START RECORDED INFORMATION

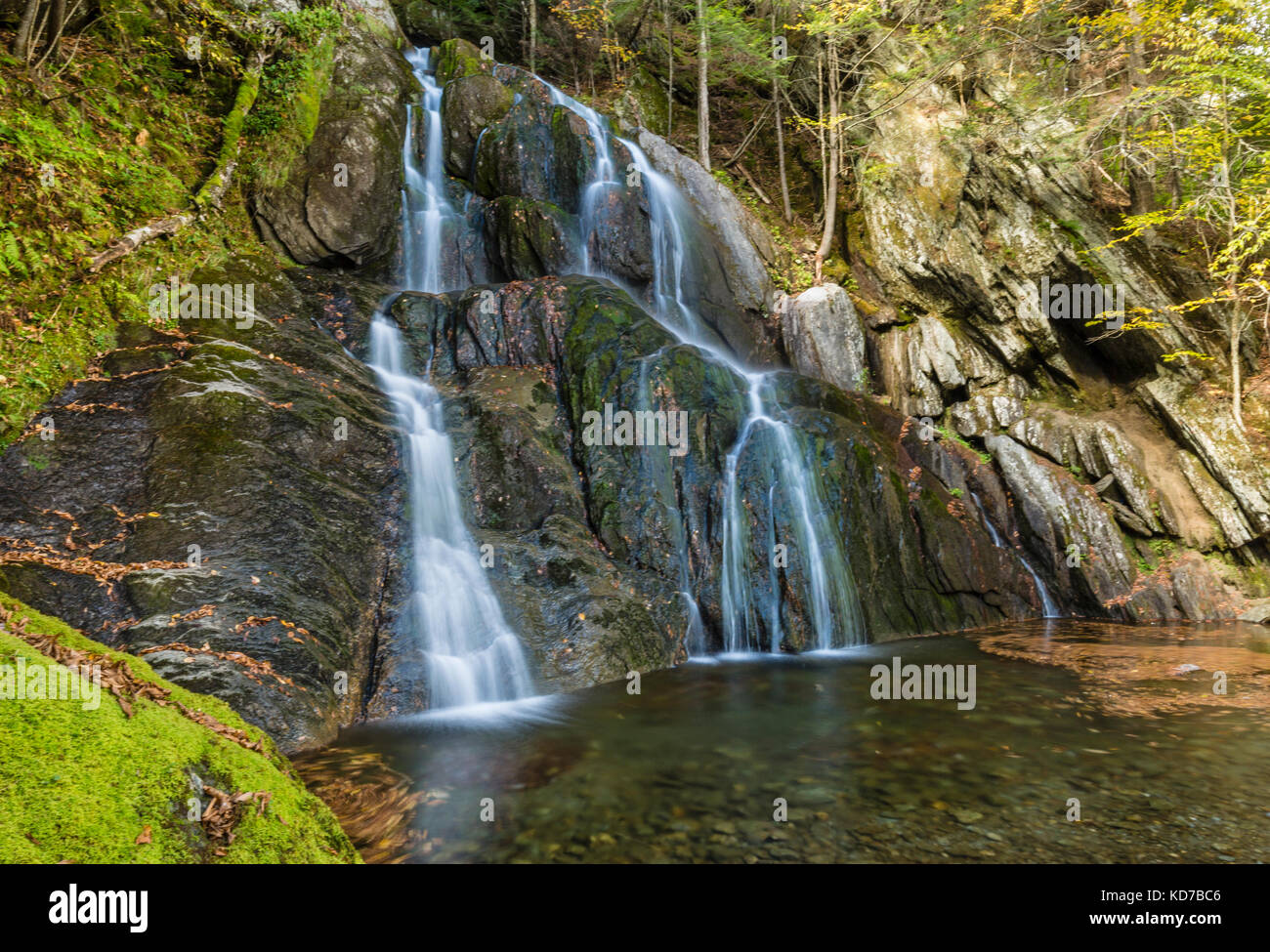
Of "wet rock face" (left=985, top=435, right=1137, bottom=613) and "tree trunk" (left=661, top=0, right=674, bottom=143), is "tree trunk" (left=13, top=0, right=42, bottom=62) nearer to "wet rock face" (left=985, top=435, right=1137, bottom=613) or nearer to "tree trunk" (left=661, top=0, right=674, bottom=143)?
"tree trunk" (left=661, top=0, right=674, bottom=143)

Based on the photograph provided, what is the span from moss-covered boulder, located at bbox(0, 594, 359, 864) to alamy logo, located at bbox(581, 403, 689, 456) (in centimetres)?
670

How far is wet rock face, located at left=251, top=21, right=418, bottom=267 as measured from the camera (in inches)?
442

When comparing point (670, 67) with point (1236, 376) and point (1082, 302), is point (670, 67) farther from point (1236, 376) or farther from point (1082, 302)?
point (1236, 376)

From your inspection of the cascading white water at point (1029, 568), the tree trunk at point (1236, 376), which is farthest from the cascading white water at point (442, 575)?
the tree trunk at point (1236, 376)

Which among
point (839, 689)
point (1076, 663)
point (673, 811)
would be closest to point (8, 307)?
point (673, 811)

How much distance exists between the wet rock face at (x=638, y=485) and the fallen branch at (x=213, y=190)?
3.03 metres

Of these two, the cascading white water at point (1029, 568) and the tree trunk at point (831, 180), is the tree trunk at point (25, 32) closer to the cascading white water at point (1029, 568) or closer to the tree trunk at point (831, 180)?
the tree trunk at point (831, 180)

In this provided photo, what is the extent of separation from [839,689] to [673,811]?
359cm

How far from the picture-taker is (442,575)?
23.4 ft

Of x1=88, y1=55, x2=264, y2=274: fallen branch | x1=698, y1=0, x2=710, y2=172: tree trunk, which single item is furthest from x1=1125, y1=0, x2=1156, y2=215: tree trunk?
x1=88, y1=55, x2=264, y2=274: fallen branch

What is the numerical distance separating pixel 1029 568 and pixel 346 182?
14.6 metres

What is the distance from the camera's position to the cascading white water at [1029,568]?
11664 mm
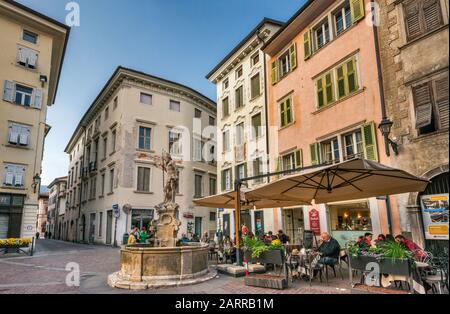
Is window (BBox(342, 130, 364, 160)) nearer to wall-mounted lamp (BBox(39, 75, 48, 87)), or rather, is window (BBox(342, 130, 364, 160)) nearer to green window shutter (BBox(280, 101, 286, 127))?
green window shutter (BBox(280, 101, 286, 127))

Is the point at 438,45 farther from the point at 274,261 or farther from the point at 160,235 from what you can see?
the point at 160,235

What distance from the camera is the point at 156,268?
8133 millimetres

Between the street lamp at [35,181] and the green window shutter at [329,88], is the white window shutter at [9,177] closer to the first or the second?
the street lamp at [35,181]

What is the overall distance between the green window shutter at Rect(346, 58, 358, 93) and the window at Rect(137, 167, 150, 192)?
18572 mm

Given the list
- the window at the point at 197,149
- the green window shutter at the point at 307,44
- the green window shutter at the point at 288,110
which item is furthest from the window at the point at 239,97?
the window at the point at 197,149

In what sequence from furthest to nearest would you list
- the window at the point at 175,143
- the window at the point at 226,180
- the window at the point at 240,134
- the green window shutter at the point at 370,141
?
the window at the point at 175,143 < the window at the point at 226,180 < the window at the point at 240,134 < the green window shutter at the point at 370,141

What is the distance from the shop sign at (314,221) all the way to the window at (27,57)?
22321mm

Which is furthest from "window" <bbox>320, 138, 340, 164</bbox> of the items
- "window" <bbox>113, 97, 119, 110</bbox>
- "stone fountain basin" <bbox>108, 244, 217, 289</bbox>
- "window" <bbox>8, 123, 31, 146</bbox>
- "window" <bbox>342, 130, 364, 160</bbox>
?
"window" <bbox>113, 97, 119, 110</bbox>

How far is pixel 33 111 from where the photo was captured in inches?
886

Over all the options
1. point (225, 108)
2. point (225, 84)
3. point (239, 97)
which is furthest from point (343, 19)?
point (225, 84)

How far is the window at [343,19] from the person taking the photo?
46.9ft

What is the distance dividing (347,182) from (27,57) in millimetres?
24380

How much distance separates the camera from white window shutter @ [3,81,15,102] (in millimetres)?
21375

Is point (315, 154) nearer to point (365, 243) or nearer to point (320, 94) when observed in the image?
point (320, 94)
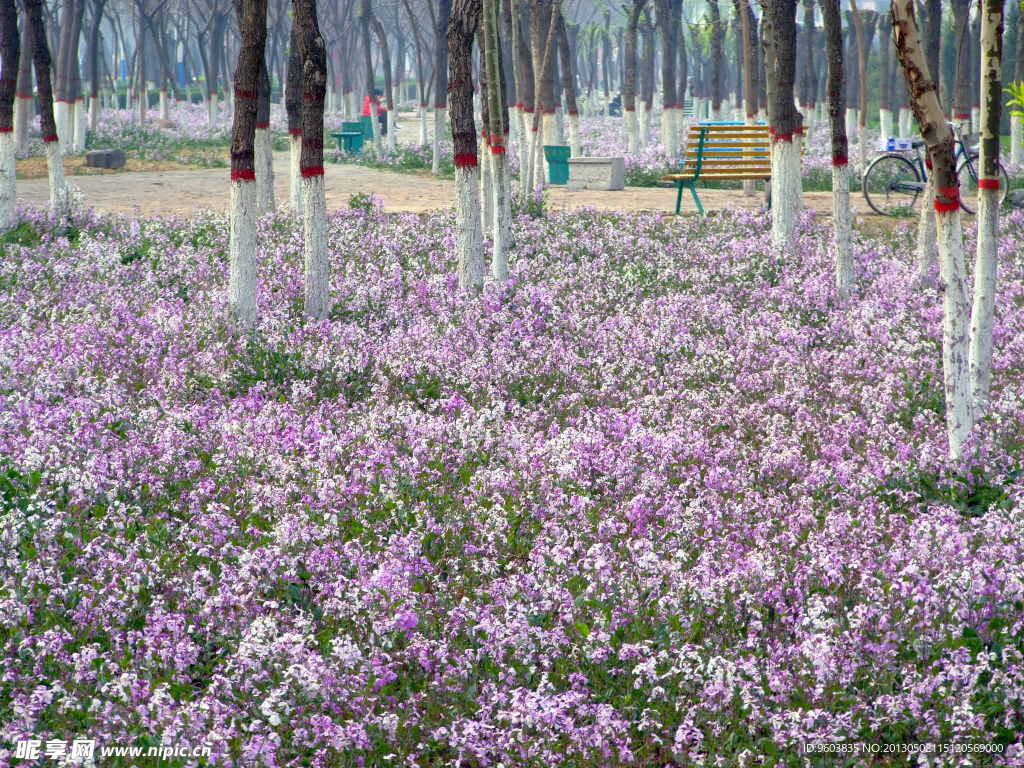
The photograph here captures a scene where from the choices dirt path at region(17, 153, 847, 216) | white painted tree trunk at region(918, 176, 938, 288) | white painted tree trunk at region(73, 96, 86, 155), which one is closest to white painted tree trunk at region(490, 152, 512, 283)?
white painted tree trunk at region(918, 176, 938, 288)

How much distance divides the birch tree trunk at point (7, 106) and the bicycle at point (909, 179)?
626 inches

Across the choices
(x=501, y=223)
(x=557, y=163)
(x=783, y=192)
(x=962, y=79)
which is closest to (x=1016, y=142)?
(x=962, y=79)

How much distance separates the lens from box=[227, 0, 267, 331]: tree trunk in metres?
10.3

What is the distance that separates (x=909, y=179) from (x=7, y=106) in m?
19.1

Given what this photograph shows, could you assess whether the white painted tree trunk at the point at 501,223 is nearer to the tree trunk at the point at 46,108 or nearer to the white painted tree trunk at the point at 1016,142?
the tree trunk at the point at 46,108

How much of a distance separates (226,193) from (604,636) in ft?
76.4

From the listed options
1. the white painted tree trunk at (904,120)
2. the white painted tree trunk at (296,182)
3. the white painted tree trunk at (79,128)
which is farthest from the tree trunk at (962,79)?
the white painted tree trunk at (79,128)

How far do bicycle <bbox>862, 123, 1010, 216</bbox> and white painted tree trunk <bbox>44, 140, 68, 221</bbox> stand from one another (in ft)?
51.4

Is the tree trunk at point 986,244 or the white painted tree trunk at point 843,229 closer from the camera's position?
the tree trunk at point 986,244

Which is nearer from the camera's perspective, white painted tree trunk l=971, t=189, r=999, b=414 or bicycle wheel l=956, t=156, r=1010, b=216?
white painted tree trunk l=971, t=189, r=999, b=414

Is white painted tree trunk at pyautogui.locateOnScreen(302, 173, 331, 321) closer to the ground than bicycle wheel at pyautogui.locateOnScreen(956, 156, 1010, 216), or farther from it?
closer to the ground

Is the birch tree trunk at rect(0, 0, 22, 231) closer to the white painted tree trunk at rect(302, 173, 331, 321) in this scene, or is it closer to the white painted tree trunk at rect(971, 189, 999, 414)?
the white painted tree trunk at rect(302, 173, 331, 321)

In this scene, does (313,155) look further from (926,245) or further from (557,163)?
(557,163)

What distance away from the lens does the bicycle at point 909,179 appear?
1912 cm
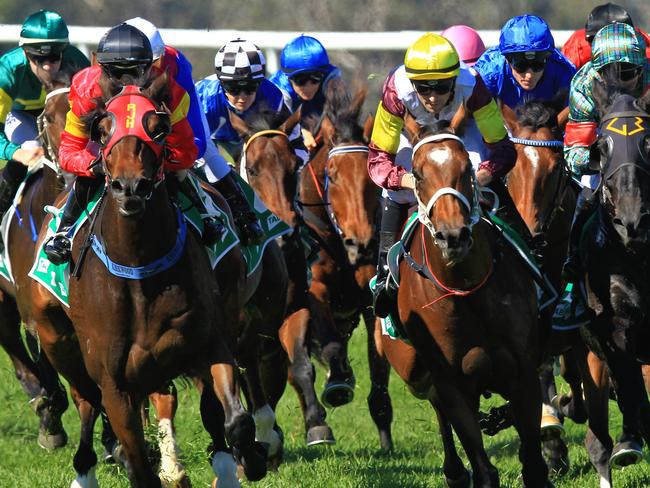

END RECORDED INFORMATION

DIRECTIONS FOR THIS TASK → Pull out every line of the material above that contains the word "farther", and copy each line in full.

COMPLETED EXERCISE →
When comparing point (670, 67) with point (1236, 376) and point (1082, 302), is point (670, 67) farther from point (1236, 376) or farther from point (1082, 302)?
Is the point at 438,45 farther from the point at 274,261 or farther from the point at 160,235 from what you can see?
Is white painted tree trunk at pyautogui.locateOnScreen(302, 173, 331, 321) closer to the ground than bicycle wheel at pyautogui.locateOnScreen(956, 156, 1010, 216), or farther from it?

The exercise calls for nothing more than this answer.